* Brief 1:
Pull out the part of the Frozen Dead Guy Days text that opens with the words containing "Frozen Dead Guy Days is" and closes with "March 7, 2003.", copying it word for word.
* Brief 2:
According to the Frozen Dead Guy Days text, what goes into the ice cream flavor made for the festival?

* Source document:
BEGIN

Frozen Dead Guy Days is typically celebrated on the second weekend of March. Coffin races, a hearse parade, and "Frozen Dead Guy" lookalike contests are held. A documentary on "Grandpa Bredo", called Grandpa's in the Tuff Shed, is shown. A newer version of the film, Grandpa's Still in the Tuff Shed, was premiered in Nederland on March 7, 2003.

Other events include a tour of the Tuff Shed where Grandpa is still frozen; a "polar plunge" for those brave enough to go swimming in Colorado in early March (which generally requires breaking through the ice); coffin races (a team of 7 members build a ‘coffin’ and race an obstacle course carrying a teammate in said coffin), a dance, called "Grandpa's Blue Ball"; pancake breakfasts; Poetry Slam; a market showcasing local artists; Snowy Human Foosball, Fix-A-Frozen-Flat and frozen t-shirt competitions, and snow sculpture contests. Glacier Ice Cream, headquartered in the nearby city of Boulder, makes a flavor specifically for the festival (named, appropriately enough, Frozen Dead Guy), consisting of fruit-flavored blue ice cream mixed with crushed Oreo cookies and sour gummy worms. Tours of the Tuff Shed where Grandpa is still frozen were suspended after 2005, after Grandpa's family "became frustrated with Frozen Dead Guy Days", but they resumed with the 2010 celebration.

END

* Available data:
BEGIN

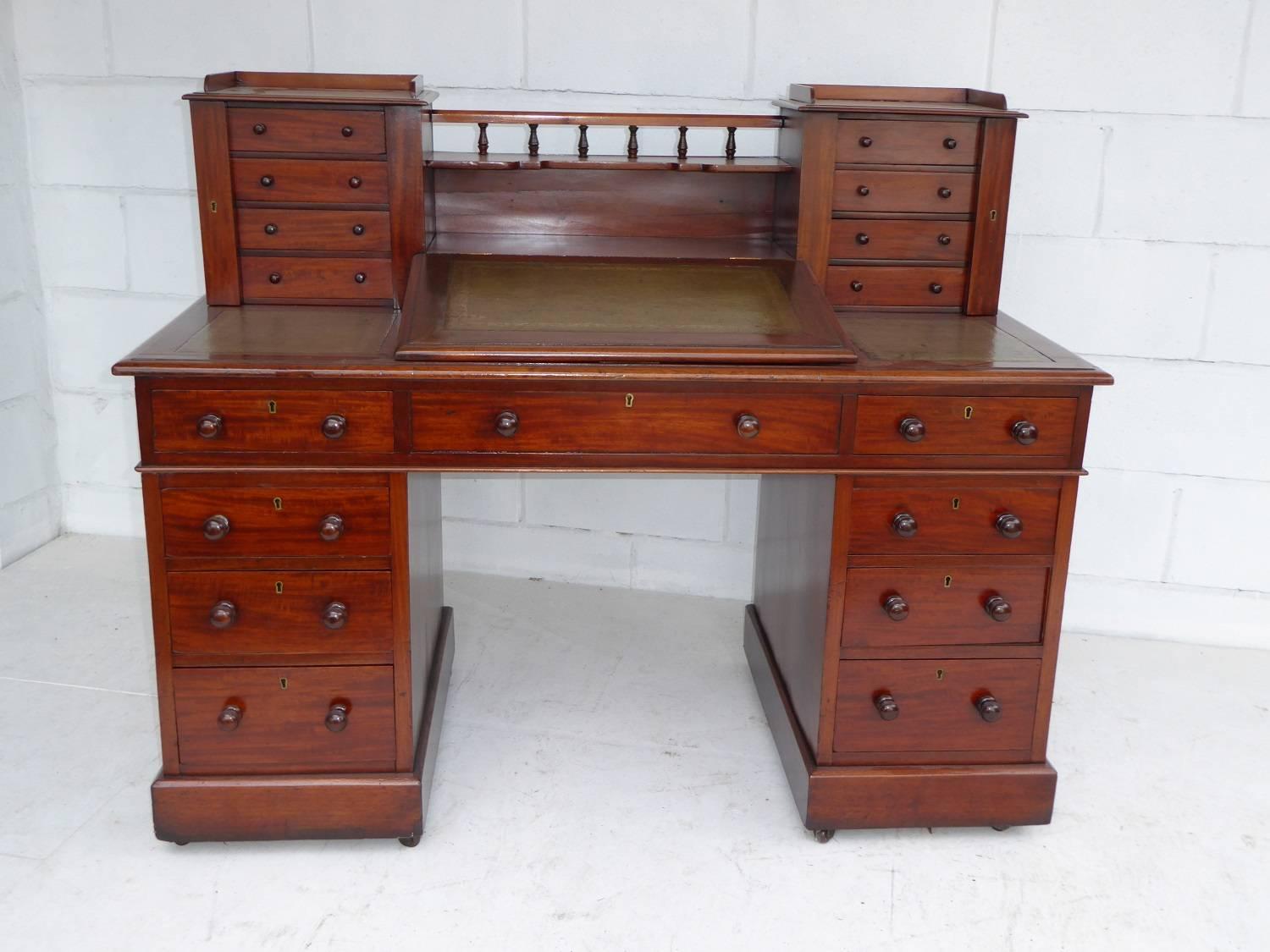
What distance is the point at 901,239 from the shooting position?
8.60 ft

END

* Answer section 1:
Frozen Dead Guy Days is typically celebrated on the second weekend of March. Coffin races, a hearse parade, and "Frozen Dead Guy" lookalike contests are held. A documentary on "Grandpa Bredo", called Grandpa's in the Tuff Shed, is shown. A newer version of the film, Grandpa's Still in the Tuff Shed, was premiered in Nederland on March 7, 2003.

* Answer section 2:
Fruit-flavored blue ice cream mixed with crushed Oreo cookies and sour gummy worms.